Optimizing Agent Workflows for Modern LLMs
Writing effective agent skills requires deep knowledge of prompt engineering. With the release of advanced reasoning models like Claude 3.5 Sonnet, ChatGPT o1, and DeepSeek-V3, prompt templates must focus on structured thinking. Developers are encouraged to use XML tags (e.g., <thought>, <context>, and <rules>) to isolate execution boundaries. Standardized prompts prevent agents from suffering from context drift, ensuring that long-running tasks remain aligned with the initial system parameters.

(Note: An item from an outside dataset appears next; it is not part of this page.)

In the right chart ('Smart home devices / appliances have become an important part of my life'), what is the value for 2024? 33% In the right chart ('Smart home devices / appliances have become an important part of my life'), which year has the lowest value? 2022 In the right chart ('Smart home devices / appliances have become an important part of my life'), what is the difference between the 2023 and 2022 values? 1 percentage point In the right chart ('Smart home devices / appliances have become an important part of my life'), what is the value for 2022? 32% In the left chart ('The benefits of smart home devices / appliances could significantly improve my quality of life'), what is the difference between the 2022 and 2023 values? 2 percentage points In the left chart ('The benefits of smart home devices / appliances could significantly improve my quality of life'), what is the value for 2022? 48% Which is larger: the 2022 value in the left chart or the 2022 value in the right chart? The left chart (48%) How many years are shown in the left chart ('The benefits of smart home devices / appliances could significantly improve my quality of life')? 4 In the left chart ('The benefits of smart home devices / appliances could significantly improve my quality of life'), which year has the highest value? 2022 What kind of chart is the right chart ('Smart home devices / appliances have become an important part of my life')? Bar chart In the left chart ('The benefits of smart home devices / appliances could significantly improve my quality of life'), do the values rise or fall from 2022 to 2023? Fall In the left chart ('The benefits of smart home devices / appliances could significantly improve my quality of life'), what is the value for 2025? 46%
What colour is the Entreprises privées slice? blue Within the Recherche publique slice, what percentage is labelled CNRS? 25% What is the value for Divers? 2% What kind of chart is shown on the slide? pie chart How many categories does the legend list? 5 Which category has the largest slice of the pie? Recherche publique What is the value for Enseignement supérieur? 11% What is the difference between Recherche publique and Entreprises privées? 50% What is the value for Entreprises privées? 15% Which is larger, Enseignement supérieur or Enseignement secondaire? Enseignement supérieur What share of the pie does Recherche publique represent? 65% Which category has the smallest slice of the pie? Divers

Exploring by SOC Occupations and Creator Profiles
What makes SkillMD unique is its taxonomy. Instead of simple text search, we parse and organize files according to the Standard Occupational Classification (SOC) system. This means you can discover skills written for Computer and Mathematical roles, Business and Financial operations, Legal, Design, and and Educational Instruction fields. By tracking creator profiles, developers can study how different teams organize their custom instructions, compare version updates, and fork public configs for specialized enterprise use cases.
SkillMD operates as a high-performance index running on a fast Go backend and a highly responsive Astro SSR frontend. All search queries execute in milliseconds, featuring smart debouncing to prevent multiple API requests while keeping user data secure. Join our community of developers to standardize your AI agent instructions and optimize your LLM prompting workflows today.
Frequently Asked Questions
A practical guide to agent skills: what they are, how to inspect them, and how SkillMD helps you explore the ecosystem.